In every one of the records below, swap "arched bridge" for "arch bridge" and reproduce all other text unchanged, leaving the pictures out.

Input data =
%%

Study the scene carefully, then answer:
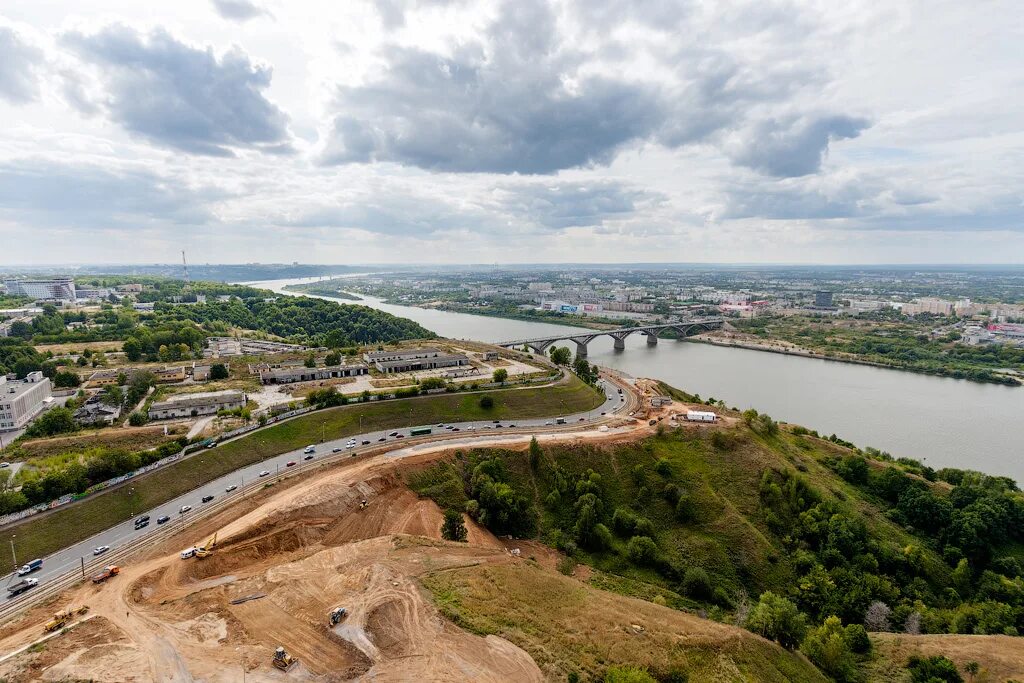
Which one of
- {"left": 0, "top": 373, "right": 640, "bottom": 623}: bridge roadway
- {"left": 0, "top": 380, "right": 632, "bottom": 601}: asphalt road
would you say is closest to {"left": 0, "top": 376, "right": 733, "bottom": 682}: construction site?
{"left": 0, "top": 373, "right": 640, "bottom": 623}: bridge roadway

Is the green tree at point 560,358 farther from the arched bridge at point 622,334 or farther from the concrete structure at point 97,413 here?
the concrete structure at point 97,413

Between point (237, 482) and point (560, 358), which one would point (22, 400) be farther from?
point (560, 358)

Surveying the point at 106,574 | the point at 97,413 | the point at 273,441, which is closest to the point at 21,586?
the point at 106,574

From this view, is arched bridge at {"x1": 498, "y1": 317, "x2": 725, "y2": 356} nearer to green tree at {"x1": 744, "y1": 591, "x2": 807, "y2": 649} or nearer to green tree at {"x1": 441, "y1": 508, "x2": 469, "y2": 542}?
green tree at {"x1": 441, "y1": 508, "x2": 469, "y2": 542}

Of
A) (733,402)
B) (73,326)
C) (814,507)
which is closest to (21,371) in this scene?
(73,326)

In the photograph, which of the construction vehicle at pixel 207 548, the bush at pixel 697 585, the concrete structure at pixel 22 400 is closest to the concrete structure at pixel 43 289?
the concrete structure at pixel 22 400

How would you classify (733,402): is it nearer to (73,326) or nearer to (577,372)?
(577,372)
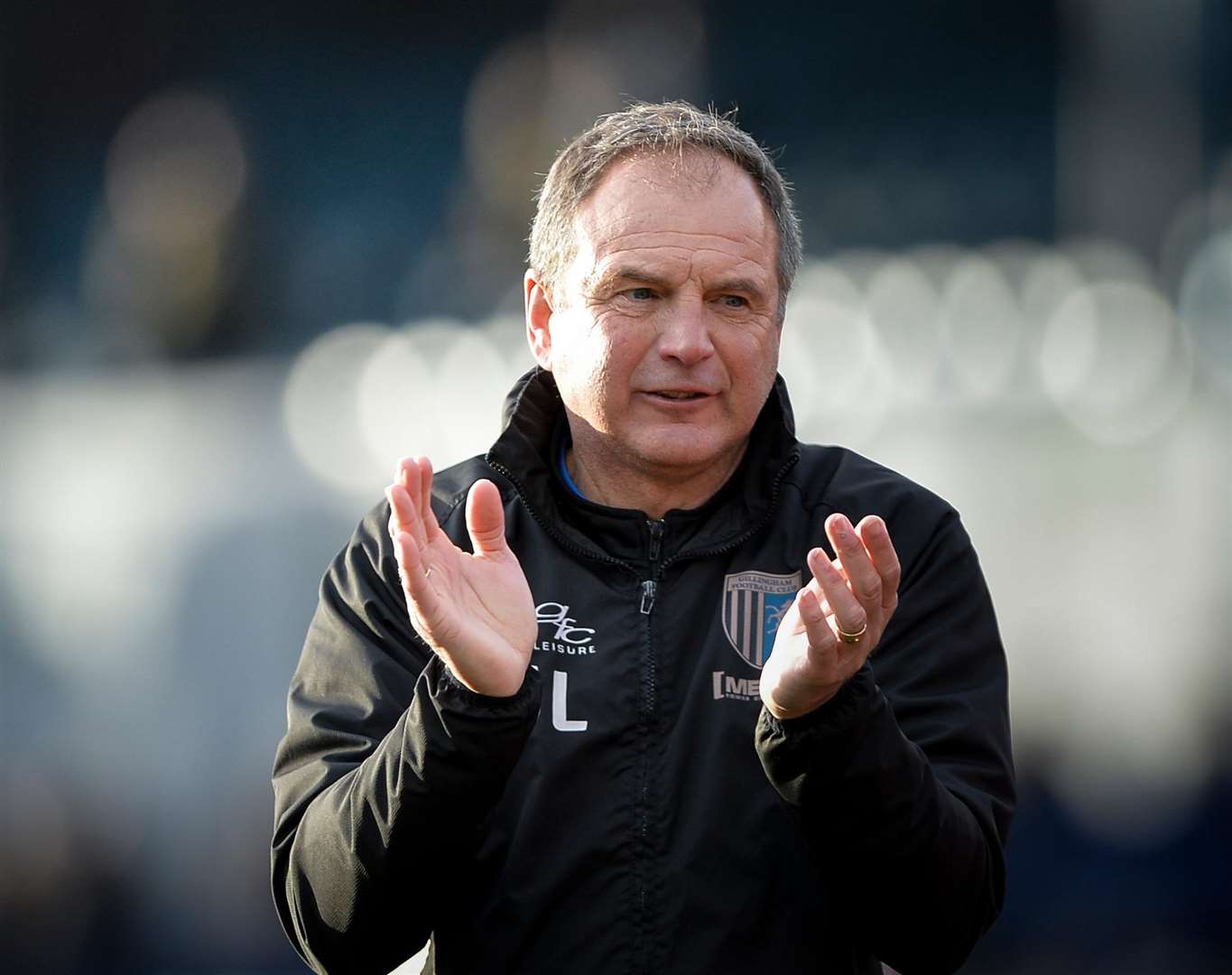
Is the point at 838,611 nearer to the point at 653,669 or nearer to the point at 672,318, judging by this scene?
the point at 653,669

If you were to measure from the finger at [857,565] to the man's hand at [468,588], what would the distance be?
1.39 feet

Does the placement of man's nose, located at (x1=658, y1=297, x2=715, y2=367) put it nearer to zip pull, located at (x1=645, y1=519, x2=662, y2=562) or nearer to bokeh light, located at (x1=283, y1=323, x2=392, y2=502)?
zip pull, located at (x1=645, y1=519, x2=662, y2=562)

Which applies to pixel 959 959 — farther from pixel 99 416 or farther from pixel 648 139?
pixel 99 416

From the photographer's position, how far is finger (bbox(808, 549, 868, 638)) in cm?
190

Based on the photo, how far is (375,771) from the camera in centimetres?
204

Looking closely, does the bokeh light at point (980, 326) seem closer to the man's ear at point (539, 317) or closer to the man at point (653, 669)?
the man at point (653, 669)

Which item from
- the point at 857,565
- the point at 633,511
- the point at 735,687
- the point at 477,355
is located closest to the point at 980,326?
the point at 477,355

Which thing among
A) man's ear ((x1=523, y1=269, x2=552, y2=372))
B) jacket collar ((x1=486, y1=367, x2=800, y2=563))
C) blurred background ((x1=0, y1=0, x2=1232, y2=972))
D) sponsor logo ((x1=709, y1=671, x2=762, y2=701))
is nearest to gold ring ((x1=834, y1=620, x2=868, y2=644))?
sponsor logo ((x1=709, y1=671, x2=762, y2=701))

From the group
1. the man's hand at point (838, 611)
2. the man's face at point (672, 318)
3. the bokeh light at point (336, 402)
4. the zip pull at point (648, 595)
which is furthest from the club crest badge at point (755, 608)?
the bokeh light at point (336, 402)

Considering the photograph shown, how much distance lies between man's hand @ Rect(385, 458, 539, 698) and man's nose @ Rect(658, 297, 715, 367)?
0.45m

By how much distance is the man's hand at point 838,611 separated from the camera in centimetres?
190

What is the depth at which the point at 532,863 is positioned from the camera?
2188 mm

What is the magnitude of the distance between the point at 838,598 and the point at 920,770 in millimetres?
279

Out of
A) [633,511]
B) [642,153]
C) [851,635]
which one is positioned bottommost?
[851,635]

%%

Response =
Study the scene carefully, then answer:
Which one of
- {"left": 0, "top": 373, "right": 640, "bottom": 623}: bridge roadway
- {"left": 0, "top": 380, "right": 632, "bottom": 601}: asphalt road
would you say is closest to {"left": 0, "top": 376, "right": 733, "bottom": 682}: construction site?
{"left": 0, "top": 373, "right": 640, "bottom": 623}: bridge roadway

Is the green tree at point 560,358 farther from the arch bridge at point 622,334 or farther from the concrete structure at point 97,413 here?
the concrete structure at point 97,413

Between point (237, 482) and point (560, 358), which one would point (22, 400) be farther from?
point (560, 358)

Surveying the point at 106,574 | the point at 97,413 | the point at 273,441, which is closest to the point at 21,586?
the point at 106,574

From this view, is arch bridge at {"x1": 498, "y1": 317, "x2": 725, "y2": 356} nearer to green tree at {"x1": 744, "y1": 591, "x2": 807, "y2": 649} or nearer to green tree at {"x1": 441, "y1": 508, "x2": 469, "y2": 542}?
green tree at {"x1": 441, "y1": 508, "x2": 469, "y2": 542}

Of
A) (733,402)
B) (73,326)
C) (814,507)
which is closest to (21,371) in this scene?
(73,326)

In the photograph, which of the construction vehicle at pixel 207 548, the bush at pixel 697 585, the concrete structure at pixel 22 400 is closest to the concrete structure at pixel 43 289?
the concrete structure at pixel 22 400

How would you classify (733,402): is it nearer to (73,326) or nearer to (577,372)?
(577,372)
Is the point at 838,611 nearer to the point at 653,669 or nearer to the point at 672,318, judging by this scene?
the point at 653,669

If you were to measure from the finger at [857,565] to the man's hand at [468,588], what would the distance be?
1.39 feet

Does the placement of man's nose, located at (x1=658, y1=297, x2=715, y2=367) put it nearer to zip pull, located at (x1=645, y1=519, x2=662, y2=562) or nearer to bokeh light, located at (x1=283, y1=323, x2=392, y2=502)?
zip pull, located at (x1=645, y1=519, x2=662, y2=562)

Which applies to pixel 959 959 — farther from pixel 99 416 or farther from pixel 648 139?
pixel 99 416

From the photographer's position, how far is finger (bbox(808, 549, 868, 638)) in cm?
190

Based on the photo, how far is (375,771) from the camera in centimetres?
204

Looking closely, does the bokeh light at point (980, 326) seem closer to the man's ear at point (539, 317) or closer to the man at point (653, 669)?
the man at point (653, 669)

Which item from
- the point at 857,565
- the point at 633,511
- the point at 735,687
- the point at 477,355
is located closest to the point at 980,326?
the point at 477,355

Which thing among
A) man's ear ((x1=523, y1=269, x2=552, y2=372))
B) jacket collar ((x1=486, y1=367, x2=800, y2=563))
C) blurred background ((x1=0, y1=0, x2=1232, y2=972))
D) sponsor logo ((x1=709, y1=671, x2=762, y2=701))
is nearest to gold ring ((x1=834, y1=620, x2=868, y2=644))?
sponsor logo ((x1=709, y1=671, x2=762, y2=701))

From the group
1. the man's hand at point (838, 611)
2. the man's face at point (672, 318)
3. the bokeh light at point (336, 402)
4. the zip pull at point (648, 595)
which is furthest from the club crest badge at point (755, 608)?
the bokeh light at point (336, 402)

Considering the photograph shown, how much distance lies between man's hand @ Rect(385, 458, 539, 698) and man's nose @ Rect(658, 297, 715, 367)?
0.45m

By how much distance is the man's hand at point 838,611 separated from the camera in centimetres?
190

What is the depth at which the point at 532,863 is positioned from the camera?
2188 mm

What is the magnitude of the distance between the point at 838,598 and the point at 920,770 in millimetres?
279

Out of
A) [633,511]
B) [642,153]
C) [851,635]
which one is positioned bottommost?
[851,635]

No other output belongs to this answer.